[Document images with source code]
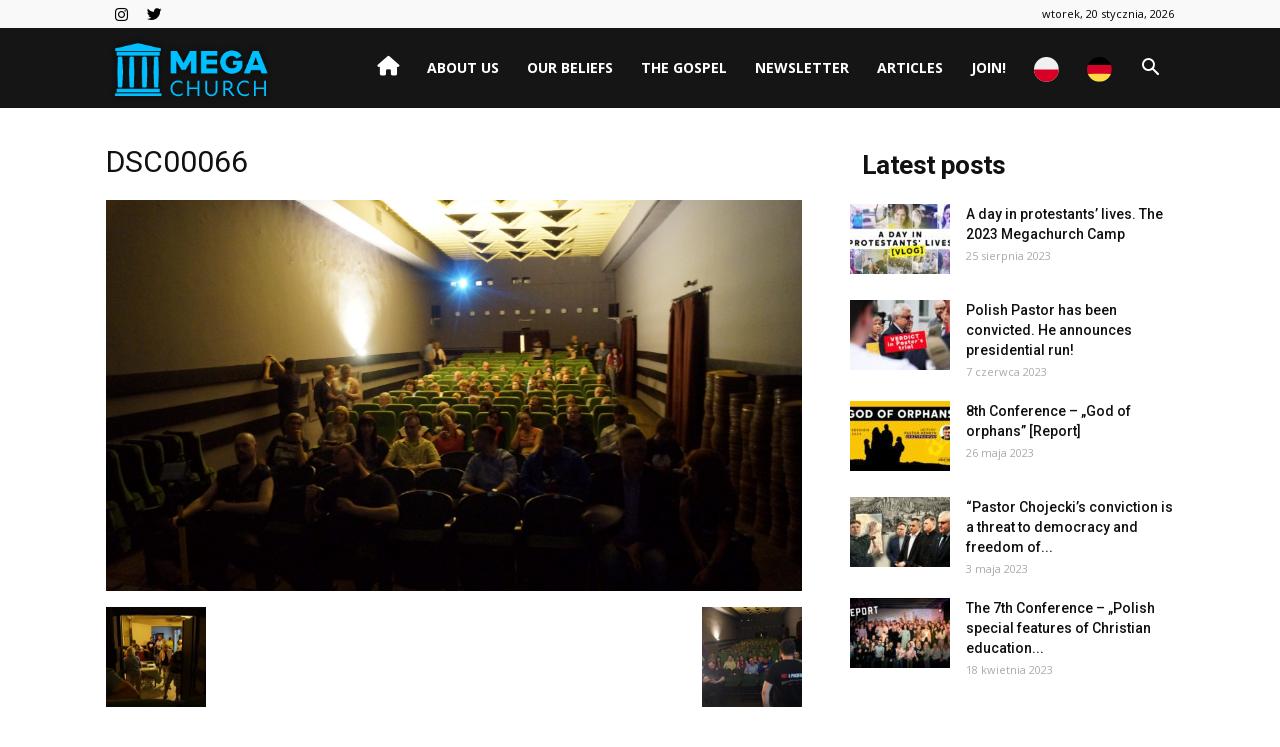

--- FILE ---
content_type: text/plain
request_url: https://www.google-analytics.com/j/collect?v=1&_v=j102&a=274954511&t=pageview&_s=1&dl=https%3A%2F%2Fmegachurch.pl%2Fevents%2Fdzien-prawdy-o-chinach-w-lodzi-12-05-2018-fotorelacja-ipptv%2Fattachment%2Fdsc00066%2F&ul=en-us%40posix&dt=DSC00066%20%7C%20megachurch&sr=1280x720&vp=1280x720&_u=YEBAAEABAAAAACAAI~&jid=1429011688&gjid=180132000&cid=778977403.1768866003&tid=UA-136295403-11&_gid=969392547.1768866003&_r=1&_slc=1&gtm=45He61e1n81WC75KD6za200&gcd=13l3l3l3l1l1&dma=0&tag_exp=103116026~103200004~104527906~104528500~104684208~104684211~105391253~115616985~115938466~115938469~116744867~116988315~117041588&z=1832007113
body_size: -450
content:
2,cG-ZTXJ8Q9WW4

Task requirements: Give the records a second time exactly, keeping the images out.

Finished task:
--- FILE ---
content_type: text/plain
request_url: https://www.google-analytics.com/j/collect?v=1&_v=j102&a=274954511&t=pageview&_s=1&dl=https%3A%2F%2Fmegachurch.pl%2Fevents%2Fdzien-prawdy-o-chinach-w-lodzi-12-05-2018-fotorelacja-ipptv%2Fattachment%2Fdsc00066%2F&ul=en-us%40posix&dt=DSC00066%20%7C%20megachurch&sr=1280x720&vp=1280x720&_u=YEBAAEABAAAAACAAI~&jid=1429011688&gjid=180132000&cid=778977403.1768866003&tid=UA-136295403-11&_gid=969392547.1768866003&_r=1&_slc=1&gtm=45He61e1n81WC75KD6za200&gcd=13l3l3l3l1l1&dma=0&tag_exp=103116026~103200004~104527906~104528500~104684208~104684211~105391253~115616985~115938466~115938469~116744867~116988315~117041588&z=1832007113
body_size: -450
content:
2,cG-ZTXJ8Q9WW4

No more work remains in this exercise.